The roughly 60 students who took the ACT test last spring scored 20 percent above the

state average and about 10 percent above the national average, according to scores released last week.

“I know last year’s class was the largest scholarship year we’ve had, so these scores make sense. They were a motivated group,” said Payson Unified School District Superintendent Casey O’Brien of the standout scores.

We have a good trend going, and we want to keep it going,” O’Brien concluded.

Just under a third of the graduating class took the ACT, the most commonly used standardized test used by colleges nationwide.

The strong performance of the high school’s college-bound students contrasts with the below-average overall AIMS scores, based on tests of basic skills taken by all students.

Payson’s graduates beat the state and national averages in every subject area.

For instance, in math Payson students scored 25 percent above the state average and 19 percent above the national average.

Likewise in science Payson students scored 25 percent above the state average and 16 percent above the national average.

In English, Payson students scored 32 percent above the state average and 19 percent above the national average.

More than two-thirds of the Payson students scored above the national benchmarks in all subjects. Studies suggest that 75 percent of students who score in that range successfully complete college.

Payson students have generally beat the state average on the ACT each year in most subjects for the past five years. However, the 2011 scores represented the strongest performance in that whole period. Payson has consistently scored above the state average in English, math and science for each of the past four years.

However, Payson did much better compared to the state average this year than in previous years. Payson students scored 18 percent below the four-year average prior to this year, before this year’s standout performance.

“Determining and creating six-year course plans and taking the right courses in sequence increases the chances students will be prepared with the skills necessary to take advanced-level courses. With these supports in place, Payson High School looks forward to continued improvement and growth annually,” said Payson High School Principal Kathe Ketchem.
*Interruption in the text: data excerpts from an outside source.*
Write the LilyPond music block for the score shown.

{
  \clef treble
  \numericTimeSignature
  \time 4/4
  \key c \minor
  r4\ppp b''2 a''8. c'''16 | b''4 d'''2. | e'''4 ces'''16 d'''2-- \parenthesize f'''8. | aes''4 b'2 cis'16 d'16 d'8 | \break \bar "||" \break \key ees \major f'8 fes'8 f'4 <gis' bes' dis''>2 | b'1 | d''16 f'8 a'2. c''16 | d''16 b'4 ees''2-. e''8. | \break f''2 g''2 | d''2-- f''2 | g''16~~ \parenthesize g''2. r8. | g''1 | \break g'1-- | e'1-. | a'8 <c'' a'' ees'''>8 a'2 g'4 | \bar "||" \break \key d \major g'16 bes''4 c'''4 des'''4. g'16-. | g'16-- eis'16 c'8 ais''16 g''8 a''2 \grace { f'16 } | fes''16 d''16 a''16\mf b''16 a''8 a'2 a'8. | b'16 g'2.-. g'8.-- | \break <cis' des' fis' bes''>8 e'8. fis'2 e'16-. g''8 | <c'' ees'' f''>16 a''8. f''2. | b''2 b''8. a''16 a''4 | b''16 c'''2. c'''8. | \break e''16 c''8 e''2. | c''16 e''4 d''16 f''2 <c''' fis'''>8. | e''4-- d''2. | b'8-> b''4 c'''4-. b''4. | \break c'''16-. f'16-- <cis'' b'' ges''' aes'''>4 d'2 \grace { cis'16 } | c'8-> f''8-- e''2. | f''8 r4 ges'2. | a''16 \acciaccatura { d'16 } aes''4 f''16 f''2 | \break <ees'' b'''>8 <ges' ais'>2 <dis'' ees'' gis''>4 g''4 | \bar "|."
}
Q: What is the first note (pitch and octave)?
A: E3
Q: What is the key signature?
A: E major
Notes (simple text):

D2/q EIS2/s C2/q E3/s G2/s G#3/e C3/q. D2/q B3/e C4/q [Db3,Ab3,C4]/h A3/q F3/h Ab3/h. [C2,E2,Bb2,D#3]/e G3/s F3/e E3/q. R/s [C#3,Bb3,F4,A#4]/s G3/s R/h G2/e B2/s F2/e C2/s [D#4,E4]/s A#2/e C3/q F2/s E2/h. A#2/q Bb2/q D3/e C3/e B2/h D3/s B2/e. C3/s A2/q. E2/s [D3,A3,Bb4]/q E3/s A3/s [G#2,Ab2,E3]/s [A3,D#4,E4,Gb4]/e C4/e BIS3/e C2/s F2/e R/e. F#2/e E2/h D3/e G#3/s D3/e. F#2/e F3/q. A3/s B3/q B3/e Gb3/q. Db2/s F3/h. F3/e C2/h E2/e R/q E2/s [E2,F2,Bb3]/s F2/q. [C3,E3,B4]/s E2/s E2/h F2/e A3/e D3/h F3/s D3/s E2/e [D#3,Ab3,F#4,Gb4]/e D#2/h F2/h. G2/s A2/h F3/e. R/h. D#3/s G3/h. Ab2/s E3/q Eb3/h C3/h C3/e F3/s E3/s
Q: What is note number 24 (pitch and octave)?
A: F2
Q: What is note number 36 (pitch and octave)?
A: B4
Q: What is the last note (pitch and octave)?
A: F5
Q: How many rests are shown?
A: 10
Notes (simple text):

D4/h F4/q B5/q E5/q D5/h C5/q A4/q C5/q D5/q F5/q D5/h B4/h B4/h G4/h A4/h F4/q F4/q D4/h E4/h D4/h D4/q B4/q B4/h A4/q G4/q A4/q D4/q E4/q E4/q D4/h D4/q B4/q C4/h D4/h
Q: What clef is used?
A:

O’Brien said he took special pleasure in the improvement in the English scores. “We’ve been putting an emphasis on language, so that component is very encouraging,” he said.

The strong performance on the ACT scores adds to the encouragement in last year’s sharp rise in the graduation rate to about 83 percent. The high school moved from slightly below the state average to just above the state average on that crucial measurement.

However, the high school continues to lag when it comes to the AIMS test of basic skills, which all students must pass to graduate.

The high school has also increased the number of Advanced Placement courses offered, which may have helped boost ACT scores in several areas. Students who did take AP courses at the high school struggled to score fours and fives on the national tests of knowledge they must pass in order to get college credit for the Advanced Placement tests. In some of the tough, science classes, none of the AP students last year scored high enough to guarantee college credit.

However, he said the clear cut scores on the ACT test provided much clearer measurements of student knowledge than some of the much more complicated scores developed as part of the state’s effort to assign every school a letter grade to gauge student learning.

“What I like about the ACT data is that there’s nothing ambiguous about it. We’ve been dealing with the state on three different school labels and I still don’t know what the final outcome is. The data is so complex and they have all these formulas to assign point values. But with the ACT, it’s pretty black and white: There’s a score — and here it is.”

He said the ACT scores provide some reassurance that the district has made progress on the key goal of preparing students for some sort of additional schooling.

“College and career readiness is the reality. High school has become the new middle school in terms of what it does for your earning potential compared to 30 years ago,” said O’Brien.